• Consigne:
Poursuivez le texte sur la régulation des télécommunications en Nouvelle-Calédonie à partir de sa dernière phrase.

• Texte:
========================================
Un projet de loi de pays pour une meilleure connectivité
Ce projet de loi de pays est attendu d’ici à la fin du semestre, estime Stéphane Retterer. L’organisme travaille avec le gouvernement afin de mettre en place une régulation indépendante des télécommunications. En 2025, l’idée est de réguler le marché des fournisseurs d’accès à Internet en Nouvelle-Calédonie, au nombre de cinq, pour qu’ils "proposent des prix plus compétitifs et une qualité de prestations plus élevée". L’ACNC explique la démarche sous forme de dessins explicatifs.
========================================
• Données fournies:

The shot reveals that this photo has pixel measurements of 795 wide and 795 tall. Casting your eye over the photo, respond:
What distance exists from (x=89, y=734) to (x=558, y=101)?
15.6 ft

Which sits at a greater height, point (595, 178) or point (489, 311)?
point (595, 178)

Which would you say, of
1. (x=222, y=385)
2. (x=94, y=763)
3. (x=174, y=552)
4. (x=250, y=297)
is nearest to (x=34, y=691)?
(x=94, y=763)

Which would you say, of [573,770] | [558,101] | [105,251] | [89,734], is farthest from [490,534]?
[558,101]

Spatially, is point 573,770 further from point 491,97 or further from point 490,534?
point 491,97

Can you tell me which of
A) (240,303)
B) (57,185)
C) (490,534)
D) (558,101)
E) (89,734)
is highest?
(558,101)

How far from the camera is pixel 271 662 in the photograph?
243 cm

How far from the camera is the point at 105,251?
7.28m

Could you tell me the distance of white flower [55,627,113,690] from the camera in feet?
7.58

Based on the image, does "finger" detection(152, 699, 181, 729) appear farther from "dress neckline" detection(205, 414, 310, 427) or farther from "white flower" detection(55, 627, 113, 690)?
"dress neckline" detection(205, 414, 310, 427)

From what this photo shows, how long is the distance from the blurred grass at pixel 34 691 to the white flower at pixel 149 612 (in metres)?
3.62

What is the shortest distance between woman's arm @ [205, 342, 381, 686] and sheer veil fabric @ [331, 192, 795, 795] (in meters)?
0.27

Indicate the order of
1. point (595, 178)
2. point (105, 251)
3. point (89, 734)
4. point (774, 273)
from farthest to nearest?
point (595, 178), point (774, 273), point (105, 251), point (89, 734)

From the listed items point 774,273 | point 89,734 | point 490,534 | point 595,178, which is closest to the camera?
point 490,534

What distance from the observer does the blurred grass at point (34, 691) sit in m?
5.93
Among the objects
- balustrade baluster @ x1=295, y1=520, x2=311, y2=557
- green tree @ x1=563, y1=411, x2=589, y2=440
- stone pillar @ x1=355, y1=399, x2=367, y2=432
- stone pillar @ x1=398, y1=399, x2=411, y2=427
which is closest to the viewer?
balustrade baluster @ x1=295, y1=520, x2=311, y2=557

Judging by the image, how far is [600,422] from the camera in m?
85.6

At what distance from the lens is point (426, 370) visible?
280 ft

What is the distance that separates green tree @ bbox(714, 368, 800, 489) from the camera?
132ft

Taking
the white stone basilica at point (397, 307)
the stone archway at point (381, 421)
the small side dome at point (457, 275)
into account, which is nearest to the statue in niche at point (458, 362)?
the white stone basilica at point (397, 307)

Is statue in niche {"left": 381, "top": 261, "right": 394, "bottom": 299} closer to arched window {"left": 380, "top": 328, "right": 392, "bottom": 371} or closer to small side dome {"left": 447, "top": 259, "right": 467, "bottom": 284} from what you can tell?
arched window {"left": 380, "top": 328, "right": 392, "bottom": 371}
========================================
• Réponse:
S’ouvrir sur la région
Le sujet est mentionné depuis longtemps. Que la Nouvelle-Calédonie se tourne davantage vers les pays de la région pour développer des liens commerciaux plus proches. Le gouvernement travaille depuis plusieurs années sur un accord de libre-échange avec le Vanuatu. Il pourrait être conclu d’ici à la fin de l’année, annonce Stéphane Retterer, qui incite le territoire à en développer avec d’autres États de la zone, Australie, Nouvelle-Zélande, etc. Mais, des freins existent. Cela nécessiterait de revoir les flux commerciaux, de changer de modèle, de réviser les tarifs douaniers, d’accepter différentes réglementations, etc. Un travail qui incombe au gouvernement. "C’est le choix d’une politique industrielle et on voudrait le pousser dans cette direction." Cette proposition de l'ACNC a à nouveau émerger dans le cadre de la note économique sur le protectionnisme du 4 octobre 2024. Le document propose "une évolution du modèle économique calédonien", avec une "trajectoire d'ouverture à la concurrence, mais aussi à la région".